Tuesday, July 02, 2013

While Paris Sleeps (restored by Twentieth Century Fox and MoMA)

US © 1932 Fox Film Corporation. D: Allan Dwan. SC: Basil Woon. DP: Glen McWilliams. ED: Jack Murray, Paul Weatherwax. AD: William Darling. C: Victor McLaglen (Jacques Costaud), Helen Mack (Manon Costaud), William Bakewell (Paul Renoir), Jack La Rue (Julot), Rita La Roy (Fifi), Maurice Black (Roca), Lucille La Verne (Madame Golden Bonnet), Paul Porcasi (Kapas). P: Fox Film Corporation. Premiere: 8 maggio 1932. From: Twentieth Century Fox. 35 mm. 62'. B&w. Cinema Jolly, Il Cinema Ritrovato, Bologna, e-subtitles in Italian, 2 July 2013

Restored by Twentieth Century Fox in collaboration with MoMA - The Museum of Modern Art.

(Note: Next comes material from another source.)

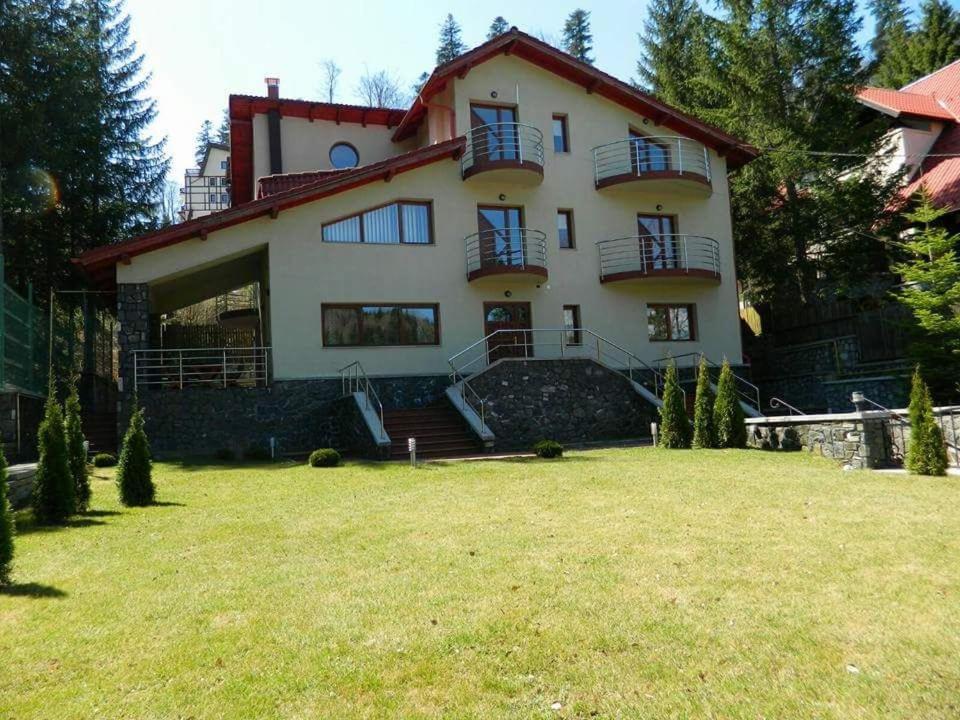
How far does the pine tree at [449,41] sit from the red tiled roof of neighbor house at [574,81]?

Jacques Lourcelles: "A convict, once a hero of World War I, escapes and flees to Paris to find his daughter, who believes him dead. He doesn't have the courage to reveal his true identity and pretends to be a friend of her father. In the short time they spend together he comes to encourage her in a love story that blossoms between her and a young accordionist. But most notably he helps her escape from the clutches of a band of pimps and con-men, sacrificing his own life in the process. From his earliest sound films, Dwan completely masters this new mode of expression, using dialogue sparingly and wisely, in a succession of short sequences that are both effective and poetic. The dialogue never slows, nor weighs down the action. The story, structured with consummate skill, manages to be tight, dense and agile at the same time, allowing the actors to express all the nuances and unspoken complexities of their characters. The cinematography, often rather gloomy, nonetheless conveys a wide range of shades entirely unlike the picturesque quality of French ‘atmosphere films'. There's something of Victor Hugo in the story: the quality of intrigue (recalling certain aspects of Les Miserables), but also the balance between power and sweetness in the depiction of the characters. Dwan demonstrates, as always, a particular sensitivity to the individuals with something tragic or pitiable in their destiny. The movie is also the first sound film by Dwan that blended elegy and tragedy, an approach that would be reprised twenty years later in the last works of the great director." Jacques Lourcelles, Dictionnaire du cinéma. Les films, Robert Laffont, Paris 1992

Jacques Costaud (Victor McLaglen), a fugitive from Devil's Island, returns to the underworld of Paris to save his daughter Manon from a white slave ring. Manon had grown up in the belief that her father, a war hero decorated with a Croix de Guerre, fell in Verdun 15 years ago as an unknown soldier.

Jacques Lourcelles refers in his notes above to the French "atmosphere films" of the 1930s, and it is interesting to compare this with them. In the Peter Bogdanovich book Allan Dwan tells that "I saw a lot of France before I made the picture. And out-of-the-way places too". It is an original pre-film-noir and a pre-Code movie. In the cellar of the bar called Casque d'Or (!) there is a giant baking oven in which police informers and other unwelcome guests are disposed of.

The conclusion is in Hollywood style, not in the fatalistic 1930s French style. The happiness of the young lovers seems thwarted and Jacques Costaud seems to be on his way back to Devil's Island. But in the spectacular action finale Costaud escapes one more time, finds his way to the cellar, throws an oil barrel into the oven and blows the entire Casque d'Or up.

A print of a fine restoration by Fox and MoMA.